_Your instructions:_
In the hair loss forum exchange, explain why the first writer tells the other person to take their own advice before giving it to others. Answer in one to three sentences.

_Selected text:_
*-*-*

No i'm not going to get over it, I want to solve my problem, not get over it. And no i'm not going to stop being a *****, what ever that is. There are many dudes, but i'm not one of them, and neither is any one who bothered to even make an account on a hair loss website.
It was not nice at all, it just made me more upset at my situation. And why any one who is signing up to a hair loss website to tell others to "get over it" is beyond me. If I am not mistaken, you are thinking of getting SMP, newsflash, that is not getting over hair loss, that is being insecure about hair loss and not accepting it. So I mean, take your own advice before giving it to others. I mean this in the nicest way possible.
But my "get over it" was in response to your posts related to death. There are plenty of people on this website who don't like hair loss. We are on this website to counter that---> that doesn't put us all in the 'life is terrible' boat that you're in. You won't here many talking about "this life being more painful than death" or any such garbage like that. So, yeah, you do need to get over it to the point where it isn't constantly bringing you down if you want to live a normal life. Hate to break it you, but those are the facts (and perhaps start with asking yourself why a random person's post on the internet 'upsets' you).

*-*-*

_Extracted data:_

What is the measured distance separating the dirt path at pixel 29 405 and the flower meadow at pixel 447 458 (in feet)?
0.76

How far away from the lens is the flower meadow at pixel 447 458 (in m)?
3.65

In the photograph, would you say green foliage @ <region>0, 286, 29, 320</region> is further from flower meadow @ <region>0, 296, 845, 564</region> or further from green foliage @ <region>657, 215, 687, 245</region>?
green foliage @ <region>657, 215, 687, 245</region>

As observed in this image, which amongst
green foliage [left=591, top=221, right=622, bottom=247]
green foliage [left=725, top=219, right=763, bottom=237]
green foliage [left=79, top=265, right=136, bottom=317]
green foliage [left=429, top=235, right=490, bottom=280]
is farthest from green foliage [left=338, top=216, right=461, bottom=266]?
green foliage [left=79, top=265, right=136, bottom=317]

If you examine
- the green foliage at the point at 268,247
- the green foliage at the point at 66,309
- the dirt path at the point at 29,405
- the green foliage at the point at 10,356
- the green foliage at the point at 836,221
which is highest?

*-*-*

_Exercise output:_
The first writer believes the other person is thinking of getting SMP. According to the writer, that is not getting over hair loss but being insecure about it and not accepting it. So the person telling others to "get over it" is not doing so themselves.